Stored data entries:
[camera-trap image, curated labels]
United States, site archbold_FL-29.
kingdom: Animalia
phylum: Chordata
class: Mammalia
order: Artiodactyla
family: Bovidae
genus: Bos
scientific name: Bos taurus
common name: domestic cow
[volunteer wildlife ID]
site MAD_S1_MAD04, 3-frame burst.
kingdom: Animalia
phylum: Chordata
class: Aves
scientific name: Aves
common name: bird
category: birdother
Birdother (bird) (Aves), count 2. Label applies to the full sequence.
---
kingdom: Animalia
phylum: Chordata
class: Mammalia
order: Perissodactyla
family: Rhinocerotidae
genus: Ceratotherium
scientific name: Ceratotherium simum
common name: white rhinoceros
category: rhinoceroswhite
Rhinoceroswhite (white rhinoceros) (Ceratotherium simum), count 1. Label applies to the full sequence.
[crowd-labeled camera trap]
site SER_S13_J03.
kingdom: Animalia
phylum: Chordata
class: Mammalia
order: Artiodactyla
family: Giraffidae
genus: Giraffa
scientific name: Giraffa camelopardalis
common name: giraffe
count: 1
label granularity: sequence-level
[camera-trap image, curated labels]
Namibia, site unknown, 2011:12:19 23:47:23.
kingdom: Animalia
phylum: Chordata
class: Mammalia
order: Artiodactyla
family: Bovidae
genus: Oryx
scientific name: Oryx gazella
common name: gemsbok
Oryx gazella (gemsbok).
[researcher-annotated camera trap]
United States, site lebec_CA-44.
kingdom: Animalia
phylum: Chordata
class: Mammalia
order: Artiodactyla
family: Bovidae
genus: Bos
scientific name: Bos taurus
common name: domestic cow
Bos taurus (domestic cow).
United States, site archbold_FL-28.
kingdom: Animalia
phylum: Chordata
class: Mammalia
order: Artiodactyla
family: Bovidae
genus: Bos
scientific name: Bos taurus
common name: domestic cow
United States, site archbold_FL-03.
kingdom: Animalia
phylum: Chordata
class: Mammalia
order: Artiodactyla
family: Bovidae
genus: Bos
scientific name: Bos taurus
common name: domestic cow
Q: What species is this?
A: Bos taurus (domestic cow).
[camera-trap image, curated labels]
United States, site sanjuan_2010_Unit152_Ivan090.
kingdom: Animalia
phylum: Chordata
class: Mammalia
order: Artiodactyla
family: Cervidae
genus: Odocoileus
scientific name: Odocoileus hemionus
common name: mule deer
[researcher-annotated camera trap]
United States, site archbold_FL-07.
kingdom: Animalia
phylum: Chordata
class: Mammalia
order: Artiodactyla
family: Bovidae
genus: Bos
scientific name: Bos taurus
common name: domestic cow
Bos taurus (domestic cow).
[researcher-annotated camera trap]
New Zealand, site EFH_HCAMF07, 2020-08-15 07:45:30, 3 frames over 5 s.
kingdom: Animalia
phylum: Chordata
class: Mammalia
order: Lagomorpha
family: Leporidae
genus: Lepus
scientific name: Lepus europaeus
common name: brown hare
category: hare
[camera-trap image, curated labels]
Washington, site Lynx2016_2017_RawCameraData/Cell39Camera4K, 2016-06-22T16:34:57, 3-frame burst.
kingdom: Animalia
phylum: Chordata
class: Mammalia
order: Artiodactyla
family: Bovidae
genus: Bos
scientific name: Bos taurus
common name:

Task objective:
Reproduce all the records precisely.

Result below:
[camera-trap image, curated labels]
United States, site archbold_FL-29.
kingdom: Animalia
phylum: Chordata
class: Mammalia
order: Artiodactyla
family: Bovidae
genus: Bos
scientific name: Bos taurus
common name: domestic cow
[volunteer wildlife ID]
site MAD_S1_MAD04, 3-frame burst.
kingdom: Animalia
phylum: Chordata
class: Aves
scientific name: Aves
common name: bird
category: birdother
Birdother (bird) (Aves), count 2. Label applies to the full sequence.
---
kingdom: Animalia
phylum: Chordata
class: Mammalia
order: Perissodactyla
family: Rhinocerotidae
genus: Ceratotherium
scientific name: Ceratotherium simum
common name: white rhinoceros
category: rhinoceroswhite
Rhinoceroswhite (white rhinoceros) (Ceratotherium simum), count 1. Label applies to the full sequence.
[crowd-labeled camera trap]
site SER_S13_J03.
kingdom: Animalia
phylum: Chordata
class: Mammalia
order: Artiodactyla
family: Giraffidae
genus: Giraffa
scientific name: Giraffa camelopardalis
common name: giraffe
count: 1
label granularity: sequence-level
[camera-trap image, curated labels]
Namibia, site unknown, 2011:12:19 23:47:23.
kingdom: Animalia
phylum: Chordata
class: Mammalia
order: Artiodactyla
family: Bovidae
genus: Oryx
scientific name: Oryx gazella
common name: gemsbok
Oryx gazella (gemsbok).
[researcher-annotated camera trap]
United States, site lebec_CA-44.
kingdom: Animalia
phylum: Chordata
class: Mammalia
order: Artiodactyla
family: Bovidae
genus: Bos
scientific name: Bos taurus
common name: domestic cow
Bos taurus (domestic cow).
United States, site archbold_FL-28.
kingdom: Animalia
phylum: Chordata
class: Mammalia
order: Artiodactyla
family: Bovidae
genus: Bos
scientific name: Bos taurus
common name: domestic cow
United States, site archbold_FL-03.
kingdom: Animalia
phylum: Chordata
class: Mammalia
order: Artiodactyla
family: Bovidae
genus: Bos
scientific name: Bos taurus
common name: domestic cow
Q: What species is this?
A: Bos taurus (domestic cow).
[camera-trap image, curated labels]
United States, site sanjuan_2010_Unit152_Ivan090.
kingdom: Animalia
phylum: Chordata
class: Mammalia
order: Artiodactyla
family: Cervidae
genus: Odocoileus
scientific name: Odocoileus hemionus
common name: mule deer
[researcher-annotated camera trap]
United States, site archbold_FL-07.
kingdom: Animalia
phylum: Chordata
class: Mammalia
order: Artiodactyla
family: Bovidae
genus: Bos
scientific name: Bos taurus
common name: domestic cow
Bos taurus (domestic cow).
[researcher-annotated camera trap]
New Zealand, site EFH_HCAMF07, 2020-08-15 07:45:30, 3 frames over 5 s.
kingdom: Animalia
phylum: Chordata
class: Mammalia
order: Lagomorpha
family: Leporidae
genus: Lepus
scientific name: Lepus europaeus
common name: brown hare
category: hare
[camera-trap image, curated labels]
Washington, site Lynx2016_2017_RawCameraData/Cell39Camera4K, 2016-06-22T16:34:57, 3-frame burst.
kingdom: Animalia
phylum: Chordata
class: Mammalia
order: Artiodactyla
family: Bovidae
genus: Bos
scientific name: Bos taurus
common name:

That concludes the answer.